Return, from the data that follows, each line that holds the word "original".

• MATERIAL FOR THE TASK:
== Segment start ==

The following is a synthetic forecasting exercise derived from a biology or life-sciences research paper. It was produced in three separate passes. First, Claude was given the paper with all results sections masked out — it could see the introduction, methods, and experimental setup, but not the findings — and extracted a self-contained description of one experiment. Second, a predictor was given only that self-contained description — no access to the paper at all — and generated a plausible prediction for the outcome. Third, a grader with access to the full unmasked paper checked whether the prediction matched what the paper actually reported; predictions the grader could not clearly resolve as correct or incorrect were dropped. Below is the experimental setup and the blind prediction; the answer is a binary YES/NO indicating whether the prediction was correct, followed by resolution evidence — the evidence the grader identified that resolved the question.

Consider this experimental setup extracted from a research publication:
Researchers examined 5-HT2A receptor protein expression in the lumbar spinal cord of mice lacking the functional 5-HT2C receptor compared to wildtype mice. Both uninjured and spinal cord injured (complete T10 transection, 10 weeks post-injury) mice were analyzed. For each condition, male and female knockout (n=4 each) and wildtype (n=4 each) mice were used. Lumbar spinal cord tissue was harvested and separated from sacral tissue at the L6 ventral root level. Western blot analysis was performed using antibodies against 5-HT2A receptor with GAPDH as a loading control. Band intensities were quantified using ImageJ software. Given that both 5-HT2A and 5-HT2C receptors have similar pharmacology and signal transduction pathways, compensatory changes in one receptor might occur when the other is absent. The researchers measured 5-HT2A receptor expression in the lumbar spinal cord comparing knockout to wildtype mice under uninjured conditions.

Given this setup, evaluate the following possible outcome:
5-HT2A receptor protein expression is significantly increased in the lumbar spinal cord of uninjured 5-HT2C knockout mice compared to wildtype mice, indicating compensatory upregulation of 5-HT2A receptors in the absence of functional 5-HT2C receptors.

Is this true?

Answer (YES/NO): NO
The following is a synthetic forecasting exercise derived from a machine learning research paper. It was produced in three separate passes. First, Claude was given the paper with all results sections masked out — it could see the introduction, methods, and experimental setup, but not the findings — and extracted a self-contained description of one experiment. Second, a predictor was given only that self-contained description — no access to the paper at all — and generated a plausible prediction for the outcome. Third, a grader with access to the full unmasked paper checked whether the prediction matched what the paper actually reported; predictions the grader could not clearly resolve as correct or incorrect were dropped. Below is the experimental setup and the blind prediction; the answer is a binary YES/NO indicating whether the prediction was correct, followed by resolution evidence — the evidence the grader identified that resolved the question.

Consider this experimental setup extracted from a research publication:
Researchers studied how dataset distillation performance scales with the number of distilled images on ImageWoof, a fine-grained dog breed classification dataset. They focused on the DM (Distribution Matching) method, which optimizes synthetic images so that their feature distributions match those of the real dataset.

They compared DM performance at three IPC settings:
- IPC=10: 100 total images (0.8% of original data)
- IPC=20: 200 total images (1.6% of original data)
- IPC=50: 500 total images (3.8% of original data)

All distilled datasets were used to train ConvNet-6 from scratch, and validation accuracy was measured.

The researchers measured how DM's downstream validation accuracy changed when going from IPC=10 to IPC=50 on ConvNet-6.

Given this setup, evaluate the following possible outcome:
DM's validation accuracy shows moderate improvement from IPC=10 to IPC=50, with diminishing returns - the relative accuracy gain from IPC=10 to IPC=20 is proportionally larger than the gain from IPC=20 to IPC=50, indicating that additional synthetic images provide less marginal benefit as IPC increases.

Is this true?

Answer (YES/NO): NO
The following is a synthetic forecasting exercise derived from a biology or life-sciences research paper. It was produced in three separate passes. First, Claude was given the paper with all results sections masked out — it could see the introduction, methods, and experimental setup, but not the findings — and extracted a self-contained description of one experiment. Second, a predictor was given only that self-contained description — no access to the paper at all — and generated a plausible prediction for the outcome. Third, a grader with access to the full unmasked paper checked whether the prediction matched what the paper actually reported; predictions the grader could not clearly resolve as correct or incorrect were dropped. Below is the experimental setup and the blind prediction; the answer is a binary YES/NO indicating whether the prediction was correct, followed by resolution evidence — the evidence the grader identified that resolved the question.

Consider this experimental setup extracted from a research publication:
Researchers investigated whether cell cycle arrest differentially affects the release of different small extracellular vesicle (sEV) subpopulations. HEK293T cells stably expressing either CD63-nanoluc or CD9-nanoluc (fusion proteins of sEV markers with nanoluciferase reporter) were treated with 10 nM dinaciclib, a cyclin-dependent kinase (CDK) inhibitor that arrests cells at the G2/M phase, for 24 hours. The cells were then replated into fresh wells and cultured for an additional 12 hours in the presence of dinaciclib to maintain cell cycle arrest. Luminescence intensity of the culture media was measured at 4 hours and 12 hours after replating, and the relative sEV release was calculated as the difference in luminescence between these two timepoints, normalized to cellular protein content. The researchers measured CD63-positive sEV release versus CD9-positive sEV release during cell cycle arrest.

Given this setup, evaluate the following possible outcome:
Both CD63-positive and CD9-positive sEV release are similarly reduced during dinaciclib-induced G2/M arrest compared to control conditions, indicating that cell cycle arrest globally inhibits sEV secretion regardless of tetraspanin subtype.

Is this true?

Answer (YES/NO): NO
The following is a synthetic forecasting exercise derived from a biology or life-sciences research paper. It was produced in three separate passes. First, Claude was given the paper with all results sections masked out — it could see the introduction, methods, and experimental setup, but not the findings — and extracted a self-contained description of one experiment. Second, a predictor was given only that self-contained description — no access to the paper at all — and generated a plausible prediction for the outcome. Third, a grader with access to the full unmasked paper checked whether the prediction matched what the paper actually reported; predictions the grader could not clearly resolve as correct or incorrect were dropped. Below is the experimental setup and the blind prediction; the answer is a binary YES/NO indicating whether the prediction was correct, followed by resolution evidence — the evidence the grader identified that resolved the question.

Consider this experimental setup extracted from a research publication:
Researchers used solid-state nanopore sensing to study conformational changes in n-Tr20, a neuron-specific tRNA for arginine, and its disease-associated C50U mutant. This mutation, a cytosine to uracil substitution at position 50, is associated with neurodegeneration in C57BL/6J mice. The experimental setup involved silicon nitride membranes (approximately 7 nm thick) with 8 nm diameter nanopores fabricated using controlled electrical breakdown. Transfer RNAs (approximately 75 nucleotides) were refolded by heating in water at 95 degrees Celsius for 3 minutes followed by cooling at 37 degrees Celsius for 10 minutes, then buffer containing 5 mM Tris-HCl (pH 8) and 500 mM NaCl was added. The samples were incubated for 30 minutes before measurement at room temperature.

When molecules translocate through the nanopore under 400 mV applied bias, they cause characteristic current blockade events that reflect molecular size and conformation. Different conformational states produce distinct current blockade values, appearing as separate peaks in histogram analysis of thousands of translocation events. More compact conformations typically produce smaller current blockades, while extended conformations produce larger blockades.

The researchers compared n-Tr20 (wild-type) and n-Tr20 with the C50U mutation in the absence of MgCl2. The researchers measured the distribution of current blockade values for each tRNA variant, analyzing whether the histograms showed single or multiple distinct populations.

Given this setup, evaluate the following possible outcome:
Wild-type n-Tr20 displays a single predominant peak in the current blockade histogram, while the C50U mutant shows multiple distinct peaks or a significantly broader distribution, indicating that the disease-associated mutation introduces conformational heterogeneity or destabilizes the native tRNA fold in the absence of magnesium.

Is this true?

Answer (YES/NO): NO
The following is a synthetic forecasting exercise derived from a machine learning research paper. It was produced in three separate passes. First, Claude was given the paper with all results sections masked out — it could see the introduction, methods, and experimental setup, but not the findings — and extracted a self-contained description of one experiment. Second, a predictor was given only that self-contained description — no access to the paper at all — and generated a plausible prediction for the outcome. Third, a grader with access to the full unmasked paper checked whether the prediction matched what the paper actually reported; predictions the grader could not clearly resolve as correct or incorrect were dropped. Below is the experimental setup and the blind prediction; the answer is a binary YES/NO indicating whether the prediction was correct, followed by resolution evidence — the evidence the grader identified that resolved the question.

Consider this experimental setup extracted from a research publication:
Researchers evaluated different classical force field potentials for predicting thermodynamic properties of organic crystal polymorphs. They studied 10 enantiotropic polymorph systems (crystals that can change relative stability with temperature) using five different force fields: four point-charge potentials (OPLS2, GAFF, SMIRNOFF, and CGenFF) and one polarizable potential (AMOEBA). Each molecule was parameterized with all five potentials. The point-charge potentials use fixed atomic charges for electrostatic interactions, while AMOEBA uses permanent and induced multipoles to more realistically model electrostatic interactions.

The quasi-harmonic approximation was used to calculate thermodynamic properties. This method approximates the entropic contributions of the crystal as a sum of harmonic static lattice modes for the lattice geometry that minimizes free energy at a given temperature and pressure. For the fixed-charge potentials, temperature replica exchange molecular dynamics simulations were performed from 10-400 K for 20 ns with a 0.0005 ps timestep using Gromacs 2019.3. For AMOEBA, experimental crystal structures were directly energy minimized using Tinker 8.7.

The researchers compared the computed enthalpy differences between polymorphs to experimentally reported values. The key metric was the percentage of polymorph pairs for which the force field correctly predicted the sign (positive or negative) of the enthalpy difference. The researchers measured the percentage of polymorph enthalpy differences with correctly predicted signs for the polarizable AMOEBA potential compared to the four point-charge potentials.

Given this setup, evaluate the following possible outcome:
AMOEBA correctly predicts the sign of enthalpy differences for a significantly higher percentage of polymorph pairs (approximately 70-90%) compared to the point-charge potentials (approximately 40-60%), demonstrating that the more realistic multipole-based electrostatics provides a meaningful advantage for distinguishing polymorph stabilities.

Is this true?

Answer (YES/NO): NO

== Segment end ==

• TASK OUTPUT:
- IPC=10: 100 total images (0.8% of original data)
- IPC=20: 200 total images (1.6% of original data)
- IPC=50: 500 total images (3.8% of original data)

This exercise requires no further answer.